For decades, the Black River powered the city of Lorain’s industrial economy. But the pollutants dumped into the Lake Erie tributary degraded its ecological functioning so severely it became known as the “River of Fish Tumors.” After many of the factories closed, however, Lorain viewed a healthy river as a key to its economic rebirth. In 2007, Lorain obtained 300 acres along a 1.5-mile stretch of the river from a defunct steel-making operation. The city set about restoring the area, turning to photographs from the turn of the 20th Century as a guide to its natural topography. In addition to removing steel-making waste called slag that towered 80 feet above a portion of the river, the restoration improved fish habitat and restored native plants to the area.

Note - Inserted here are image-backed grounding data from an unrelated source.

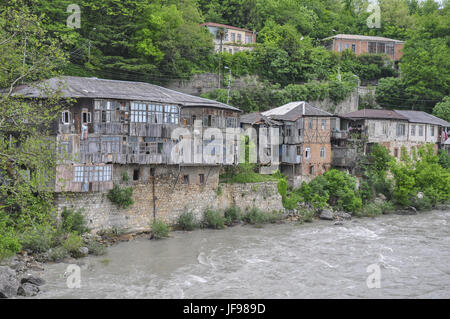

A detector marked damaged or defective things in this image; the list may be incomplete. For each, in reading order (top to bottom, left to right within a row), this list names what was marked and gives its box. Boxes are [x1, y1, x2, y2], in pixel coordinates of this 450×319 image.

rusty metal roof [11, 76, 243, 112]
rusty metal roof [262, 102, 332, 122]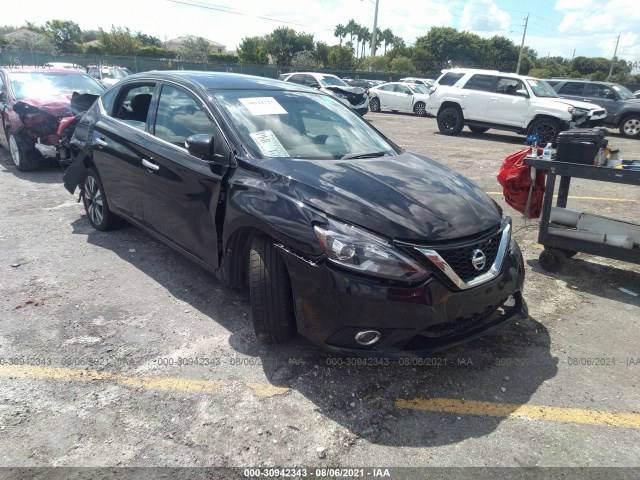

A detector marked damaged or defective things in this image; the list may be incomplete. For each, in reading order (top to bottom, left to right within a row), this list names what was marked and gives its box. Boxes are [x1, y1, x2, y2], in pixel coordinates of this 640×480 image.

red damaged car [0, 66, 102, 172]
damaged black sedan [0, 65, 104, 171]
damaged black sedan [62, 70, 528, 356]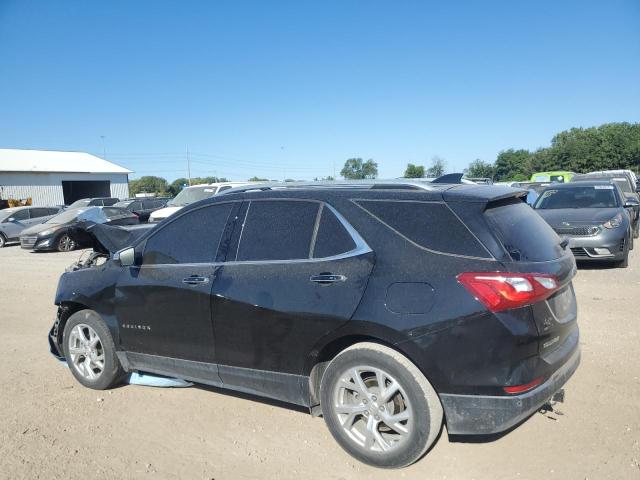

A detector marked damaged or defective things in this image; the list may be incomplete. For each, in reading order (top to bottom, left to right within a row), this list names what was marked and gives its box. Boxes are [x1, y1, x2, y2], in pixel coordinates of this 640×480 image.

crumpled hood [536, 207, 620, 226]
crumpled hood [83, 223, 154, 255]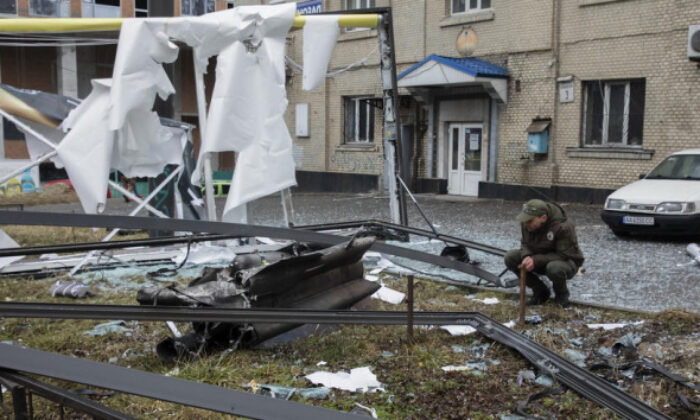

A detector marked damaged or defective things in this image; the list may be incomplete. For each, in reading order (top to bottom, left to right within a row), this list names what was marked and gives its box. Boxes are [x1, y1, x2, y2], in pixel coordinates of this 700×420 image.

white torn fabric [302, 15, 340, 90]
torn awning [400, 54, 508, 104]
white torn fabric [191, 4, 298, 223]
broken window [344, 97, 374, 144]
broken window [580, 79, 644, 147]
white torn fabric [0, 230, 23, 270]
charred metal debris [0, 212, 692, 418]
white torn fabric [370, 286, 408, 306]
white torn fabric [304, 368, 382, 394]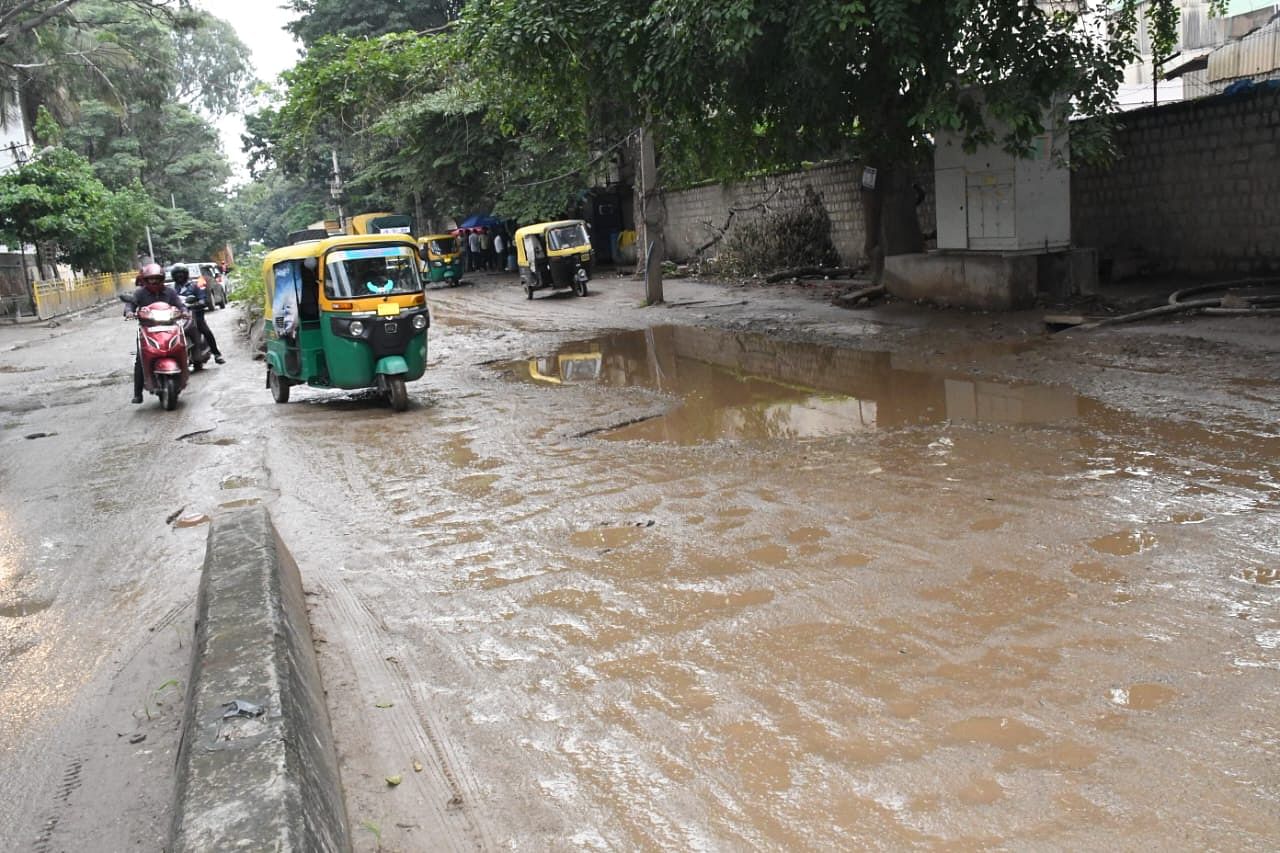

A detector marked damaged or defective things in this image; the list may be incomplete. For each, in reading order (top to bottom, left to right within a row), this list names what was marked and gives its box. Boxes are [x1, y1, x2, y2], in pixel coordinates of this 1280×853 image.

damaged road surface [276, 276, 1272, 848]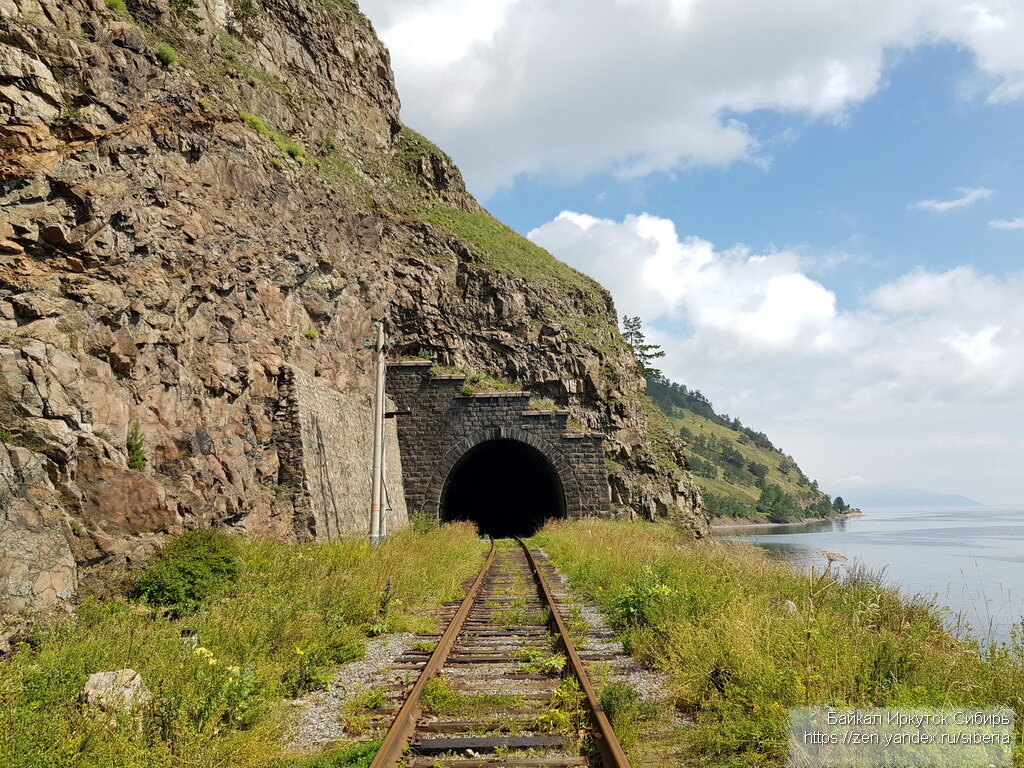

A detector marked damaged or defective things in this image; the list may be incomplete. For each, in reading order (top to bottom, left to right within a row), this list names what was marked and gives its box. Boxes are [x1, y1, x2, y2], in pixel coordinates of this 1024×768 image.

rusty rail [370, 540, 497, 768]
rusty rail [516, 536, 634, 768]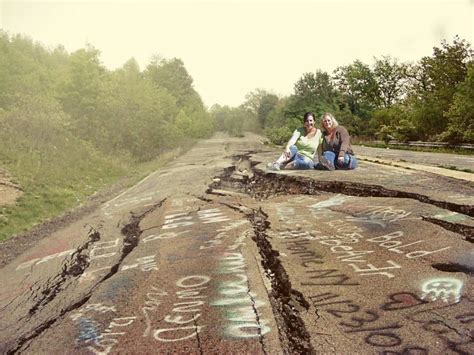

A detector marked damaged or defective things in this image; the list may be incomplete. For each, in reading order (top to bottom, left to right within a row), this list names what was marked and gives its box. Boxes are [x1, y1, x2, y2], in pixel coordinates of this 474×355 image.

cracked asphalt road [0, 134, 472, 355]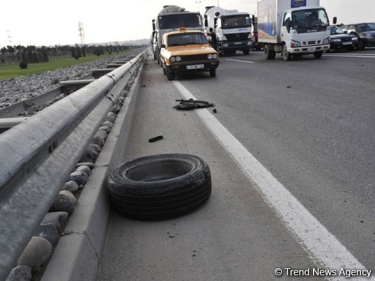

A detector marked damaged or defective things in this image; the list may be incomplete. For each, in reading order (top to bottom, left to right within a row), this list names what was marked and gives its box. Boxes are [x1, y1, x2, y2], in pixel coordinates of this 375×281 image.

detached tire [108, 153, 212, 219]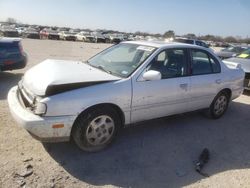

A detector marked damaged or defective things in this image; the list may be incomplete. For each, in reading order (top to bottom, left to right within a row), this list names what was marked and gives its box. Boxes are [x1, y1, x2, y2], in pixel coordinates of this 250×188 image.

damaged front bumper [7, 86, 76, 142]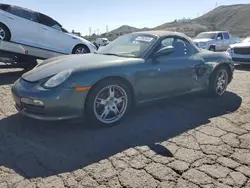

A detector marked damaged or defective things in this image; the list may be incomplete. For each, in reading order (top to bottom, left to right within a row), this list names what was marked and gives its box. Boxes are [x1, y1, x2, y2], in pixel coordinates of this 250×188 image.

cracked pavement [0, 67, 249, 187]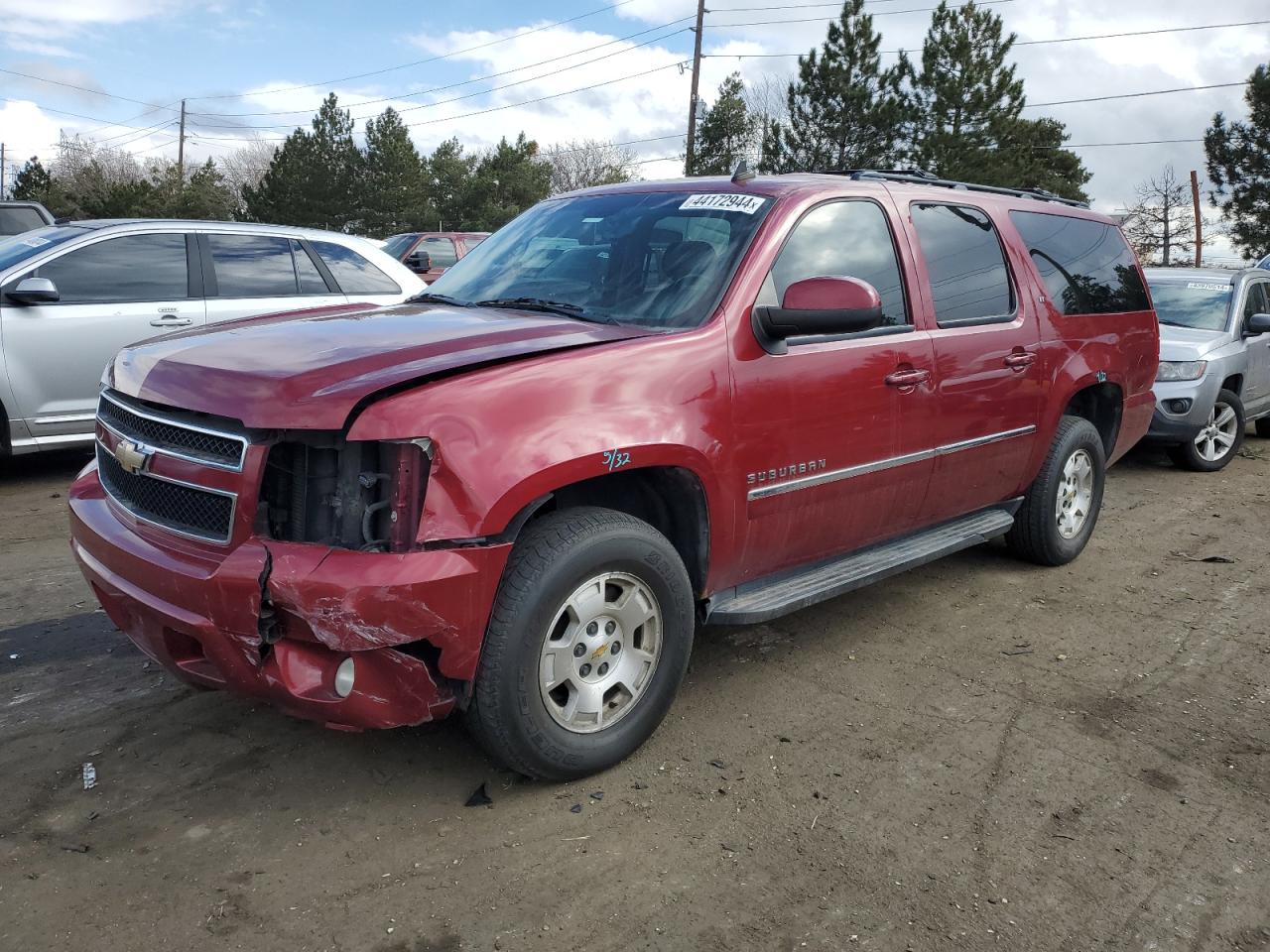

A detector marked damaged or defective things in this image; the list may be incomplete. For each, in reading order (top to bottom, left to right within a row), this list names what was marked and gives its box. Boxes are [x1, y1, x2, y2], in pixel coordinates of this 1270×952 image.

damaged front bumper [67, 467, 510, 736]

Resource Challenges Addressed
- Toxic sediments
- Impaired water quality
- Contaminated fish
- Loss of fish and wildlife habitat
BLACK RIVER RESTORATION
Location: Lorain, Ohio
Approximate cost: $12,000,000
Key partners: Great Lakes Restoration Initiative, U.S. Fish and Wildlife Service, the National Oceanic and Atmospheric Administration, U.S. Environmental Protection Agency, Ohio Environmental Protection Agency, City of Lorain, Lorain Port Authority, Lorain County, Lorain Metro Parks and the Lorain County General Health District
Types of jobs created: Heavy equipment operators, general laborers, biologists, toxicologists, chemists, landscape architects
Results and Accomplishments
The project has removed more than 1 million cubic yards of steel waste. Where the slag once stood, about 5,000 native shrubs and trees were planted and are taking root in a variety of habitats in the floodplain. Anecdotal evidence shows newly created pools and nearly 6,000 feet of fish shelves — areas of stone and rubble in the river where fish can find refuge and forage — have improved fish populations. Over 20 acres of floodplain wetland habitat have been restored, while 52 acres of the river have been persevered. In September of 2013, the third annual Black River Kayak-A-Thon was held to promote recreational boating on the river and to highlight the restoration project successes.